[Task instructions]
Gather every line below that contains the string "instances" and copy each one in full.
---------- Source material
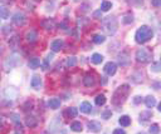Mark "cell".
Wrapping results in <instances>:
<instances>
[{
  "mask_svg": "<svg viewBox=\"0 0 161 134\" xmlns=\"http://www.w3.org/2000/svg\"><path fill=\"white\" fill-rule=\"evenodd\" d=\"M30 85L34 88V89H40V87H42V78L39 77V75H34L33 78H32V82H30Z\"/></svg>",
  "mask_w": 161,
  "mask_h": 134,
  "instance_id": "obj_11",
  "label": "cell"
},
{
  "mask_svg": "<svg viewBox=\"0 0 161 134\" xmlns=\"http://www.w3.org/2000/svg\"><path fill=\"white\" fill-rule=\"evenodd\" d=\"M75 65H77V58L69 57V58L67 59V67H68V68H73V67H75Z\"/></svg>",
  "mask_w": 161,
  "mask_h": 134,
  "instance_id": "obj_29",
  "label": "cell"
},
{
  "mask_svg": "<svg viewBox=\"0 0 161 134\" xmlns=\"http://www.w3.org/2000/svg\"><path fill=\"white\" fill-rule=\"evenodd\" d=\"M83 84H85L86 87H93V85L96 84V79H95V77H93V75H91V74H87V75L83 78Z\"/></svg>",
  "mask_w": 161,
  "mask_h": 134,
  "instance_id": "obj_12",
  "label": "cell"
},
{
  "mask_svg": "<svg viewBox=\"0 0 161 134\" xmlns=\"http://www.w3.org/2000/svg\"><path fill=\"white\" fill-rule=\"evenodd\" d=\"M37 124H38V120H37V118H35V117H33V115H28V117L25 118V125H27V127H29V128H34V127H37Z\"/></svg>",
  "mask_w": 161,
  "mask_h": 134,
  "instance_id": "obj_13",
  "label": "cell"
},
{
  "mask_svg": "<svg viewBox=\"0 0 161 134\" xmlns=\"http://www.w3.org/2000/svg\"><path fill=\"white\" fill-rule=\"evenodd\" d=\"M74 2H77V0H74Z\"/></svg>",
  "mask_w": 161,
  "mask_h": 134,
  "instance_id": "obj_44",
  "label": "cell"
},
{
  "mask_svg": "<svg viewBox=\"0 0 161 134\" xmlns=\"http://www.w3.org/2000/svg\"><path fill=\"white\" fill-rule=\"evenodd\" d=\"M158 85H160V84H158V83H156V84H155V85H153V87H155V88H153V89H158Z\"/></svg>",
  "mask_w": 161,
  "mask_h": 134,
  "instance_id": "obj_41",
  "label": "cell"
},
{
  "mask_svg": "<svg viewBox=\"0 0 161 134\" xmlns=\"http://www.w3.org/2000/svg\"><path fill=\"white\" fill-rule=\"evenodd\" d=\"M93 43L95 44H102V43H105V40H106V38L103 37V35H101V34H96L95 37H93Z\"/></svg>",
  "mask_w": 161,
  "mask_h": 134,
  "instance_id": "obj_25",
  "label": "cell"
},
{
  "mask_svg": "<svg viewBox=\"0 0 161 134\" xmlns=\"http://www.w3.org/2000/svg\"><path fill=\"white\" fill-rule=\"evenodd\" d=\"M65 114H68L69 118H74V117H77L78 110H77V108H68L67 112H65Z\"/></svg>",
  "mask_w": 161,
  "mask_h": 134,
  "instance_id": "obj_30",
  "label": "cell"
},
{
  "mask_svg": "<svg viewBox=\"0 0 161 134\" xmlns=\"http://www.w3.org/2000/svg\"><path fill=\"white\" fill-rule=\"evenodd\" d=\"M122 22H123L125 24H132V23H133V17H132V15H126V17H123Z\"/></svg>",
  "mask_w": 161,
  "mask_h": 134,
  "instance_id": "obj_33",
  "label": "cell"
},
{
  "mask_svg": "<svg viewBox=\"0 0 161 134\" xmlns=\"http://www.w3.org/2000/svg\"><path fill=\"white\" fill-rule=\"evenodd\" d=\"M145 104H146L147 108L155 107V105H156V99H155V97H152V95L146 97V98H145Z\"/></svg>",
  "mask_w": 161,
  "mask_h": 134,
  "instance_id": "obj_18",
  "label": "cell"
},
{
  "mask_svg": "<svg viewBox=\"0 0 161 134\" xmlns=\"http://www.w3.org/2000/svg\"><path fill=\"white\" fill-rule=\"evenodd\" d=\"M12 120H13L14 123H17L18 125L20 124V120H19V118H18V115H17V114H12ZM20 125H22V124H20Z\"/></svg>",
  "mask_w": 161,
  "mask_h": 134,
  "instance_id": "obj_36",
  "label": "cell"
},
{
  "mask_svg": "<svg viewBox=\"0 0 161 134\" xmlns=\"http://www.w3.org/2000/svg\"><path fill=\"white\" fill-rule=\"evenodd\" d=\"M12 20H13V23H14L15 25H18V27H22V25H24V24H25V22H27V18H25L24 13H22V12H18V13H15V14L13 15Z\"/></svg>",
  "mask_w": 161,
  "mask_h": 134,
  "instance_id": "obj_6",
  "label": "cell"
},
{
  "mask_svg": "<svg viewBox=\"0 0 161 134\" xmlns=\"http://www.w3.org/2000/svg\"><path fill=\"white\" fill-rule=\"evenodd\" d=\"M112 8V3L111 2H103L102 4H101V12H108L110 9Z\"/></svg>",
  "mask_w": 161,
  "mask_h": 134,
  "instance_id": "obj_26",
  "label": "cell"
},
{
  "mask_svg": "<svg viewBox=\"0 0 161 134\" xmlns=\"http://www.w3.org/2000/svg\"><path fill=\"white\" fill-rule=\"evenodd\" d=\"M42 27L45 29V30H53L54 27H55V23L53 19H45L42 22Z\"/></svg>",
  "mask_w": 161,
  "mask_h": 134,
  "instance_id": "obj_9",
  "label": "cell"
},
{
  "mask_svg": "<svg viewBox=\"0 0 161 134\" xmlns=\"http://www.w3.org/2000/svg\"><path fill=\"white\" fill-rule=\"evenodd\" d=\"M52 58H53V54H48V57L45 58V60H44V62H43V64H42L43 70H47V69L49 68V62L52 60Z\"/></svg>",
  "mask_w": 161,
  "mask_h": 134,
  "instance_id": "obj_27",
  "label": "cell"
},
{
  "mask_svg": "<svg viewBox=\"0 0 161 134\" xmlns=\"http://www.w3.org/2000/svg\"><path fill=\"white\" fill-rule=\"evenodd\" d=\"M152 35H153L152 29L150 27H147V25H142L141 28L137 29V32L135 34V40L138 44H143V43L148 42L152 38Z\"/></svg>",
  "mask_w": 161,
  "mask_h": 134,
  "instance_id": "obj_2",
  "label": "cell"
},
{
  "mask_svg": "<svg viewBox=\"0 0 161 134\" xmlns=\"http://www.w3.org/2000/svg\"><path fill=\"white\" fill-rule=\"evenodd\" d=\"M158 130H160V128H158V124H156V123L150 127V134H158Z\"/></svg>",
  "mask_w": 161,
  "mask_h": 134,
  "instance_id": "obj_32",
  "label": "cell"
},
{
  "mask_svg": "<svg viewBox=\"0 0 161 134\" xmlns=\"http://www.w3.org/2000/svg\"><path fill=\"white\" fill-rule=\"evenodd\" d=\"M48 107H49L50 109H58V108L60 107V99H58V98H52V99H49V100H48Z\"/></svg>",
  "mask_w": 161,
  "mask_h": 134,
  "instance_id": "obj_14",
  "label": "cell"
},
{
  "mask_svg": "<svg viewBox=\"0 0 161 134\" xmlns=\"http://www.w3.org/2000/svg\"><path fill=\"white\" fill-rule=\"evenodd\" d=\"M117 59H118V64L121 67H127V65L131 64V60H130V57H128L127 53H121Z\"/></svg>",
  "mask_w": 161,
  "mask_h": 134,
  "instance_id": "obj_7",
  "label": "cell"
},
{
  "mask_svg": "<svg viewBox=\"0 0 161 134\" xmlns=\"http://www.w3.org/2000/svg\"><path fill=\"white\" fill-rule=\"evenodd\" d=\"M101 124L98 123V122H95V120H92V122H90L88 123V129L90 130H92V132H100L101 130Z\"/></svg>",
  "mask_w": 161,
  "mask_h": 134,
  "instance_id": "obj_17",
  "label": "cell"
},
{
  "mask_svg": "<svg viewBox=\"0 0 161 134\" xmlns=\"http://www.w3.org/2000/svg\"><path fill=\"white\" fill-rule=\"evenodd\" d=\"M140 102H141V97H138V95H137V97H135V98H133V103H135V104H138Z\"/></svg>",
  "mask_w": 161,
  "mask_h": 134,
  "instance_id": "obj_40",
  "label": "cell"
},
{
  "mask_svg": "<svg viewBox=\"0 0 161 134\" xmlns=\"http://www.w3.org/2000/svg\"><path fill=\"white\" fill-rule=\"evenodd\" d=\"M138 134H146V133H143V132H141V133H138Z\"/></svg>",
  "mask_w": 161,
  "mask_h": 134,
  "instance_id": "obj_42",
  "label": "cell"
},
{
  "mask_svg": "<svg viewBox=\"0 0 161 134\" xmlns=\"http://www.w3.org/2000/svg\"><path fill=\"white\" fill-rule=\"evenodd\" d=\"M80 112L82 113H86V114H88V113H91L92 112V105H91V103L90 102H83V103H80Z\"/></svg>",
  "mask_w": 161,
  "mask_h": 134,
  "instance_id": "obj_15",
  "label": "cell"
},
{
  "mask_svg": "<svg viewBox=\"0 0 161 134\" xmlns=\"http://www.w3.org/2000/svg\"><path fill=\"white\" fill-rule=\"evenodd\" d=\"M93 17H95L96 19H100V18L102 17V12H101V10H97V12H95V13H93Z\"/></svg>",
  "mask_w": 161,
  "mask_h": 134,
  "instance_id": "obj_38",
  "label": "cell"
},
{
  "mask_svg": "<svg viewBox=\"0 0 161 134\" xmlns=\"http://www.w3.org/2000/svg\"><path fill=\"white\" fill-rule=\"evenodd\" d=\"M25 38H27V40H28L29 43H34V42H37V39H38V34H37L35 30H30V32L27 33Z\"/></svg>",
  "mask_w": 161,
  "mask_h": 134,
  "instance_id": "obj_16",
  "label": "cell"
},
{
  "mask_svg": "<svg viewBox=\"0 0 161 134\" xmlns=\"http://www.w3.org/2000/svg\"><path fill=\"white\" fill-rule=\"evenodd\" d=\"M151 112H142L141 114H140V122H146V120H148V118H151Z\"/></svg>",
  "mask_w": 161,
  "mask_h": 134,
  "instance_id": "obj_31",
  "label": "cell"
},
{
  "mask_svg": "<svg viewBox=\"0 0 161 134\" xmlns=\"http://www.w3.org/2000/svg\"><path fill=\"white\" fill-rule=\"evenodd\" d=\"M39 65H40V60L38 58H33L28 62V67L30 69H37V68H39Z\"/></svg>",
  "mask_w": 161,
  "mask_h": 134,
  "instance_id": "obj_19",
  "label": "cell"
},
{
  "mask_svg": "<svg viewBox=\"0 0 161 134\" xmlns=\"http://www.w3.org/2000/svg\"><path fill=\"white\" fill-rule=\"evenodd\" d=\"M18 63H19V55H18L17 53H14L13 55H10V57L5 60L4 67H5V69H7V70H9V69H13L14 67H17V65H18Z\"/></svg>",
  "mask_w": 161,
  "mask_h": 134,
  "instance_id": "obj_5",
  "label": "cell"
},
{
  "mask_svg": "<svg viewBox=\"0 0 161 134\" xmlns=\"http://www.w3.org/2000/svg\"><path fill=\"white\" fill-rule=\"evenodd\" d=\"M127 3H128L130 5H132V7L140 8V7L143 5V0H127Z\"/></svg>",
  "mask_w": 161,
  "mask_h": 134,
  "instance_id": "obj_28",
  "label": "cell"
},
{
  "mask_svg": "<svg viewBox=\"0 0 161 134\" xmlns=\"http://www.w3.org/2000/svg\"><path fill=\"white\" fill-rule=\"evenodd\" d=\"M91 60H92L93 64H101L102 60H103V57H102L101 54H98V53H95V54L91 57Z\"/></svg>",
  "mask_w": 161,
  "mask_h": 134,
  "instance_id": "obj_21",
  "label": "cell"
},
{
  "mask_svg": "<svg viewBox=\"0 0 161 134\" xmlns=\"http://www.w3.org/2000/svg\"><path fill=\"white\" fill-rule=\"evenodd\" d=\"M111 117H112L111 110H105V112L102 113V118H103V119H106V120H107V119H110Z\"/></svg>",
  "mask_w": 161,
  "mask_h": 134,
  "instance_id": "obj_34",
  "label": "cell"
},
{
  "mask_svg": "<svg viewBox=\"0 0 161 134\" xmlns=\"http://www.w3.org/2000/svg\"><path fill=\"white\" fill-rule=\"evenodd\" d=\"M95 102H96V104H97L98 107H101V105H103V104L106 103V97H105L103 94H98V95L96 97Z\"/></svg>",
  "mask_w": 161,
  "mask_h": 134,
  "instance_id": "obj_23",
  "label": "cell"
},
{
  "mask_svg": "<svg viewBox=\"0 0 161 134\" xmlns=\"http://www.w3.org/2000/svg\"><path fill=\"white\" fill-rule=\"evenodd\" d=\"M118 123L122 125V127H128L131 124V118L128 115H122L120 119H118Z\"/></svg>",
  "mask_w": 161,
  "mask_h": 134,
  "instance_id": "obj_20",
  "label": "cell"
},
{
  "mask_svg": "<svg viewBox=\"0 0 161 134\" xmlns=\"http://www.w3.org/2000/svg\"><path fill=\"white\" fill-rule=\"evenodd\" d=\"M151 69H152L153 72H156V73H157V72H160V63H158V62L153 63V64H152V67H151Z\"/></svg>",
  "mask_w": 161,
  "mask_h": 134,
  "instance_id": "obj_35",
  "label": "cell"
},
{
  "mask_svg": "<svg viewBox=\"0 0 161 134\" xmlns=\"http://www.w3.org/2000/svg\"><path fill=\"white\" fill-rule=\"evenodd\" d=\"M151 4H152L155 8H158V7L161 5V0H152Z\"/></svg>",
  "mask_w": 161,
  "mask_h": 134,
  "instance_id": "obj_37",
  "label": "cell"
},
{
  "mask_svg": "<svg viewBox=\"0 0 161 134\" xmlns=\"http://www.w3.org/2000/svg\"><path fill=\"white\" fill-rule=\"evenodd\" d=\"M63 47H64V42H63L62 39H57V40H54V42L52 43V45H50V48H52V50H53V52H59Z\"/></svg>",
  "mask_w": 161,
  "mask_h": 134,
  "instance_id": "obj_10",
  "label": "cell"
},
{
  "mask_svg": "<svg viewBox=\"0 0 161 134\" xmlns=\"http://www.w3.org/2000/svg\"><path fill=\"white\" fill-rule=\"evenodd\" d=\"M130 93V85L128 84H123L121 87H118L116 89V92L112 95V104L113 105H121L125 103V100L127 99Z\"/></svg>",
  "mask_w": 161,
  "mask_h": 134,
  "instance_id": "obj_1",
  "label": "cell"
},
{
  "mask_svg": "<svg viewBox=\"0 0 161 134\" xmlns=\"http://www.w3.org/2000/svg\"><path fill=\"white\" fill-rule=\"evenodd\" d=\"M113 134H126V132L120 128V129H115V130H113Z\"/></svg>",
  "mask_w": 161,
  "mask_h": 134,
  "instance_id": "obj_39",
  "label": "cell"
},
{
  "mask_svg": "<svg viewBox=\"0 0 161 134\" xmlns=\"http://www.w3.org/2000/svg\"><path fill=\"white\" fill-rule=\"evenodd\" d=\"M136 60L138 63H148L151 60V54L146 49L141 48L136 52Z\"/></svg>",
  "mask_w": 161,
  "mask_h": 134,
  "instance_id": "obj_4",
  "label": "cell"
},
{
  "mask_svg": "<svg viewBox=\"0 0 161 134\" xmlns=\"http://www.w3.org/2000/svg\"><path fill=\"white\" fill-rule=\"evenodd\" d=\"M102 28L103 30L110 34V35H113L117 30V20L115 17H106L103 20H102Z\"/></svg>",
  "mask_w": 161,
  "mask_h": 134,
  "instance_id": "obj_3",
  "label": "cell"
},
{
  "mask_svg": "<svg viewBox=\"0 0 161 134\" xmlns=\"http://www.w3.org/2000/svg\"><path fill=\"white\" fill-rule=\"evenodd\" d=\"M14 134H19V133H14Z\"/></svg>",
  "mask_w": 161,
  "mask_h": 134,
  "instance_id": "obj_43",
  "label": "cell"
},
{
  "mask_svg": "<svg viewBox=\"0 0 161 134\" xmlns=\"http://www.w3.org/2000/svg\"><path fill=\"white\" fill-rule=\"evenodd\" d=\"M70 129H72L73 132H82V129H83L82 123H80V122H73V123L70 124Z\"/></svg>",
  "mask_w": 161,
  "mask_h": 134,
  "instance_id": "obj_22",
  "label": "cell"
},
{
  "mask_svg": "<svg viewBox=\"0 0 161 134\" xmlns=\"http://www.w3.org/2000/svg\"><path fill=\"white\" fill-rule=\"evenodd\" d=\"M0 18L2 19H8L9 18V10L5 7H0Z\"/></svg>",
  "mask_w": 161,
  "mask_h": 134,
  "instance_id": "obj_24",
  "label": "cell"
},
{
  "mask_svg": "<svg viewBox=\"0 0 161 134\" xmlns=\"http://www.w3.org/2000/svg\"><path fill=\"white\" fill-rule=\"evenodd\" d=\"M103 70H105V73L107 74V75H113L115 73H116V70H117V65L115 64V63H112V62H108L106 65H105V68H103Z\"/></svg>",
  "mask_w": 161,
  "mask_h": 134,
  "instance_id": "obj_8",
  "label": "cell"
}]
</instances>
--------------------
[Task output]
Wrapping results in <instances>:
<instances>
</instances>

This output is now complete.